The other day, my friends and I were stalking this really pretty girl on Instagram. Suddenly, one of them goes, “OMG she was the one we saw at the party the other day!” All of us, shocked and absolutely startled, tell her she’s either high or blind. But then stalking her profile 2 weeks in, we saw a picture she uploaded from the night of the party. My friend was right! This was the girl! We start comparing her profile picture to the blurred image of her we had in our heads and we’re confused as ever! The person in the picture looks flawless, a spot-on definition of perfection you’d say…

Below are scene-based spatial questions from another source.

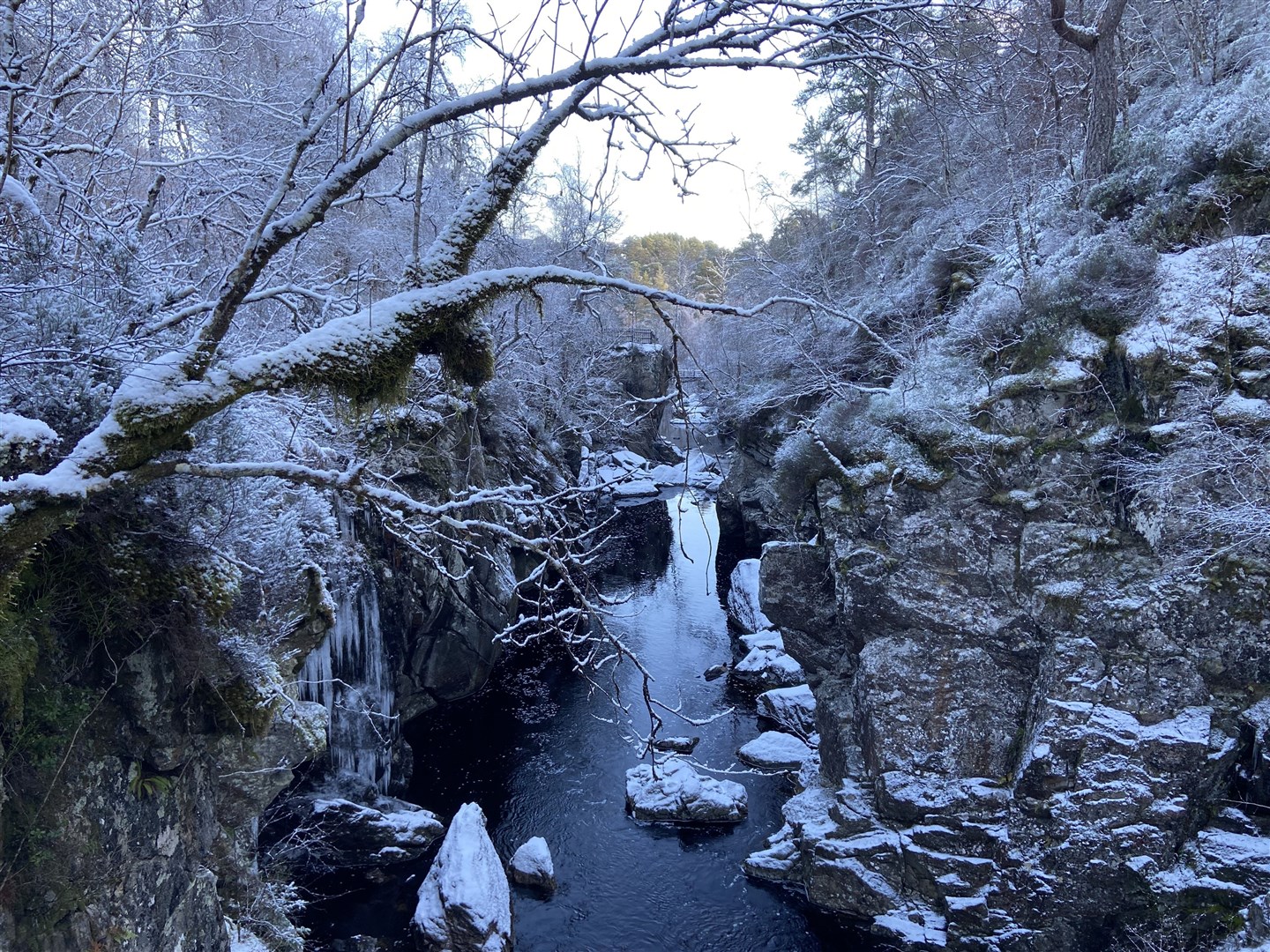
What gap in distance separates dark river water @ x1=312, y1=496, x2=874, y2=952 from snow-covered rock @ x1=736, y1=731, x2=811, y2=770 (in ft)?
0.95

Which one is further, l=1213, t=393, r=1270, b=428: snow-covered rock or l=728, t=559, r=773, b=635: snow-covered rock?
l=728, t=559, r=773, b=635: snow-covered rock

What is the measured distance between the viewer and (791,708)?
14484 mm

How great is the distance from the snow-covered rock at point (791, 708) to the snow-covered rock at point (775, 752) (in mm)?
480

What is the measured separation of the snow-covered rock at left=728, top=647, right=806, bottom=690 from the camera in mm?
15703

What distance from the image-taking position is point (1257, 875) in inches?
326

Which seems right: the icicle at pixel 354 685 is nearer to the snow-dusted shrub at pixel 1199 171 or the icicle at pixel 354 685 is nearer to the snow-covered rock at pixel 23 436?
the snow-covered rock at pixel 23 436

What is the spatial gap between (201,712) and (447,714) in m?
10.0

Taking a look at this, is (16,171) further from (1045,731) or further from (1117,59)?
(1117,59)

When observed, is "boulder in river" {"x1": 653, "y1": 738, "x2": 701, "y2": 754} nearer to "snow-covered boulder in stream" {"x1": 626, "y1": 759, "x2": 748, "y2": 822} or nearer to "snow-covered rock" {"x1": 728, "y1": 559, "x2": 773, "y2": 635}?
"snow-covered boulder in stream" {"x1": 626, "y1": 759, "x2": 748, "y2": 822}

Researchers Alex Jones at Bangor University and Robin Kramer at Aberdeen University in the U.K. photographed 44 early-20s white women, all of whom had just washed their faces, with a Nikon D3000 SLR camera in a naturally lit room. Then they gave them “a range of best-selling foundations, lipsticks, mascaras and blushers,” and told them to apply the products as though they were getting ready for a night out.
“Taken together, these results suggest that women are likely wearing cosmetics to appeal to the mistaken preferences of others,” Jones and Kramer wrote in the study, forthcoming from the Quarterly Journal of Experimental Psychology. “These mistaken preferences seem more tied to the perceived expectancies of men, and, to a lesser degree, of women.”
In other words, the models were primping for nonexistent ideals, not for actual humans. (Source: The Atlantic)
What is the real reason for “putting your face on?” For beauty? For confidence? To help deal with the fact that we need to make an 8:00 meeting after a Wednesday evening spent swimming in chardonnay?Women tend to have darker eyes and redder lips than men do, and we wear makeup partly to exaggerate those sex differences. There’s also a corrective aspect: Blush makes us look healthier; foundation makes our faces appear more symmetrical.
Ladies, makeup definitely gives you the extra glow you need. But, too much of it, makes you look like a canvas, with an amateur artist painting all over it, excessively. Trust me, you’re beautiful just the way you are, you don’t need makeup to tell you that.